We present the case of a preterm infant in whom JEB-PA was diagnosed shortly after birth. Pitfalls occurring in practical management and decision making are discussed. This case reports follows the criteria published in the SCARE guidelines [1].
2. Case presentation
2.1. Admission and family history
A female preterm infant of 32 1/7 weeks of gestation and a birth weight of 1400 g was referred to our neonatal intensive care on the first day of life. The girl had been delivered by urgent cesarean section due to placental abruption and was breathing spontaneously.
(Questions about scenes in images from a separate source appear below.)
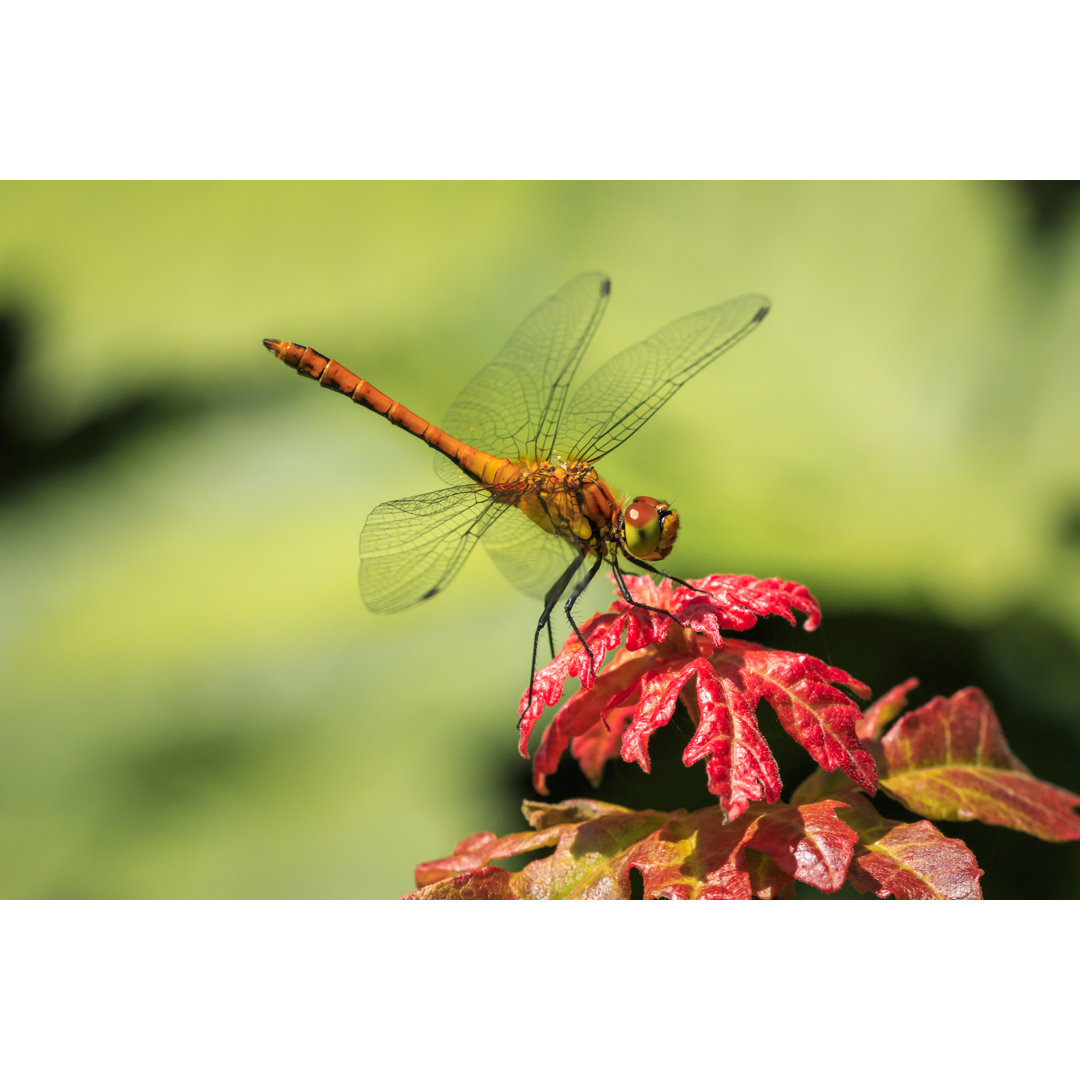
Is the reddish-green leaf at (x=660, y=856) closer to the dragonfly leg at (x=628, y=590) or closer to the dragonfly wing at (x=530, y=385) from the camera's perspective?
the dragonfly leg at (x=628, y=590)

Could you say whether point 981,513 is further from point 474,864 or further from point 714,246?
point 474,864

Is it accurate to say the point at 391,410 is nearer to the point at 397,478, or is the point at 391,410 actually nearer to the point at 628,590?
A: the point at 628,590

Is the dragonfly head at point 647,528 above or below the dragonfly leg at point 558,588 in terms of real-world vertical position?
above

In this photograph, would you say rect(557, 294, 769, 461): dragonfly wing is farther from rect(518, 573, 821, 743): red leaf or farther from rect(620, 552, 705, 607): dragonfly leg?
rect(518, 573, 821, 743): red leaf

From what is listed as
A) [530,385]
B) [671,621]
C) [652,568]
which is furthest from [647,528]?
[530,385]

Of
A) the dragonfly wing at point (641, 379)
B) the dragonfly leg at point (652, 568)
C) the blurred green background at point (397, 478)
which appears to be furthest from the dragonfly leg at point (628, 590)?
the blurred green background at point (397, 478)

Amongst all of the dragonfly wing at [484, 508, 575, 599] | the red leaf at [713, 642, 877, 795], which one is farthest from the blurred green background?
the red leaf at [713, 642, 877, 795]

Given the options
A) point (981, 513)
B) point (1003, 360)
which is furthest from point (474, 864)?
point (1003, 360)
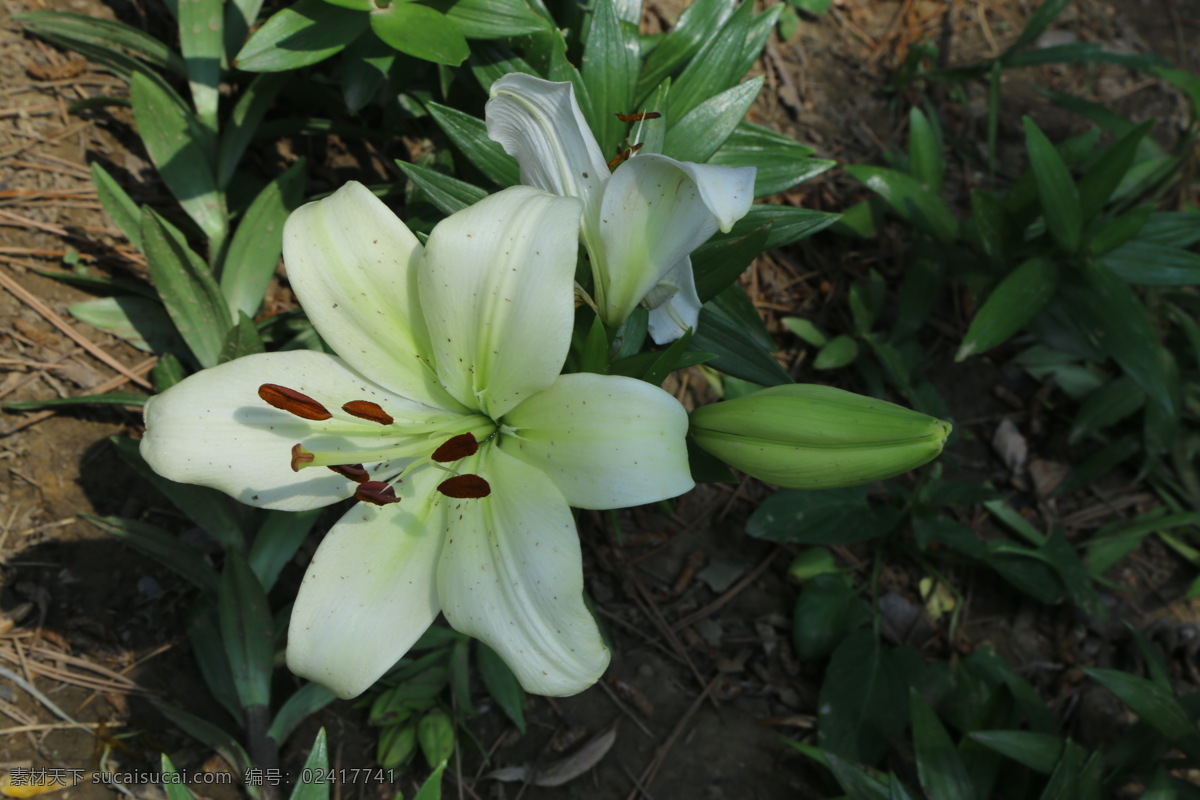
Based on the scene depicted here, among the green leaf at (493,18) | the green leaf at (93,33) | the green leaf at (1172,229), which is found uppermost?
the green leaf at (493,18)

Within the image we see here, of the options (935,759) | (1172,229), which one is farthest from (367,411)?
(1172,229)

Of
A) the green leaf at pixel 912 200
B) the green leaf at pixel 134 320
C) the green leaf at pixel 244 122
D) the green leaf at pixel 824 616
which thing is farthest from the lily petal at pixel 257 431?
the green leaf at pixel 912 200

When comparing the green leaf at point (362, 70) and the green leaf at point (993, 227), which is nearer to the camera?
the green leaf at point (362, 70)

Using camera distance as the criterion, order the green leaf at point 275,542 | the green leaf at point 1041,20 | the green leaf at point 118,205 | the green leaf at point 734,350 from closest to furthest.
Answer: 1. the green leaf at point 734,350
2. the green leaf at point 275,542
3. the green leaf at point 118,205
4. the green leaf at point 1041,20

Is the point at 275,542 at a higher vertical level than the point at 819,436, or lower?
lower

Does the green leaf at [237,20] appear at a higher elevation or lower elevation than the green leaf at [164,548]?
higher

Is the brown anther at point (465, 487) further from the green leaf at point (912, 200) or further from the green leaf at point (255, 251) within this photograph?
the green leaf at point (912, 200)

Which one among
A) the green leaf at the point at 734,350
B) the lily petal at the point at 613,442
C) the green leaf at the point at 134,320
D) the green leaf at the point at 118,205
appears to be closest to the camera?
the lily petal at the point at 613,442

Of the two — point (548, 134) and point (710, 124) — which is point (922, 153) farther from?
point (548, 134)
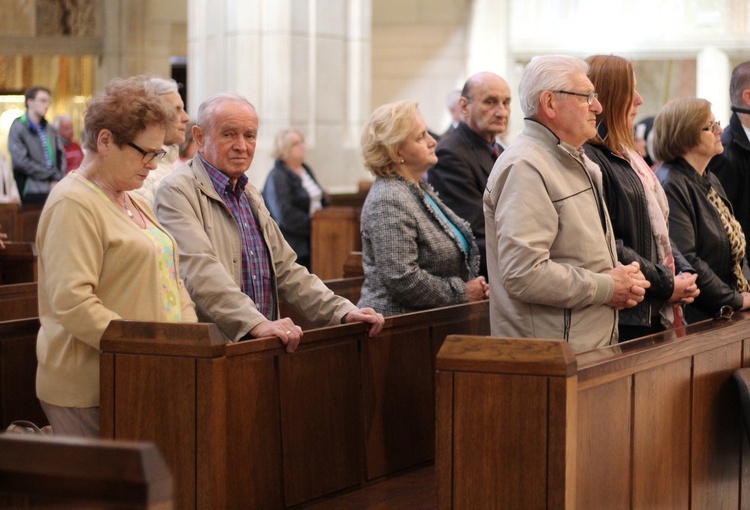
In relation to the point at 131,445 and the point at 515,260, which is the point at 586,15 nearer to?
the point at 515,260

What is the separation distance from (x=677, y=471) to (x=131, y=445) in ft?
7.01

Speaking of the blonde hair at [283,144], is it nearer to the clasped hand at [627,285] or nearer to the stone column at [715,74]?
the clasped hand at [627,285]

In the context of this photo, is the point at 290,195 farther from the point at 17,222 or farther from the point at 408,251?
the point at 408,251

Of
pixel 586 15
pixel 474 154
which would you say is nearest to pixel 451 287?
pixel 474 154

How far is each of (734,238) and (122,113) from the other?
230cm

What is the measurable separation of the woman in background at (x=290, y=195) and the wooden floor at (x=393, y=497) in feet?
13.9

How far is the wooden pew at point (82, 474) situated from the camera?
1.80 metres

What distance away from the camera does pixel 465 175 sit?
4656 mm

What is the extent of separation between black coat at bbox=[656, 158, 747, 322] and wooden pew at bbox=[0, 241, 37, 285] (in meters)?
3.07

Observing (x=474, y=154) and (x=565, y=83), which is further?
(x=474, y=154)

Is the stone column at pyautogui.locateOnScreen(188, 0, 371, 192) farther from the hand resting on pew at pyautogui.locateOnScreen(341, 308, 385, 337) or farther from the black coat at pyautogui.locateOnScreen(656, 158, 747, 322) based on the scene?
the hand resting on pew at pyautogui.locateOnScreen(341, 308, 385, 337)

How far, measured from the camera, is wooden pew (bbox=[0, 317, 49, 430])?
394cm

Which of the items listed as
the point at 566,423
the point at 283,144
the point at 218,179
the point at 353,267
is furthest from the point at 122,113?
the point at 283,144

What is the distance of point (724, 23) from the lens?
13062mm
She showed aplasia cutis congenita (ACC) with extensive major skin lesions at all four extremities, the forehead and the periumbilical region (see Fig. 1). Fingers and toes of the left hand and foot, as well as the right ear were dysplastic (see Fig. 2). Antibacterial therapy was initiated. A babygram revealed the typical single bubble sign (see Fig. 3). Additionally, a perimembranous ventricular septal defect, a persistent ductus arteriosus, and unilateral left multicystic kidney with megaureter were also present.
Fig. 1.
Aplasia cutis congenita on temple and nose and mutilated right ear. The photograph was taken shortly after birth.
Fig. 2.
Aplasia cutis congenita on knees, lower legs and feet.
Fig. 3.
Single bubble sign on the thoracoabdominal radiograph after admission to the neonatal intensive care unit.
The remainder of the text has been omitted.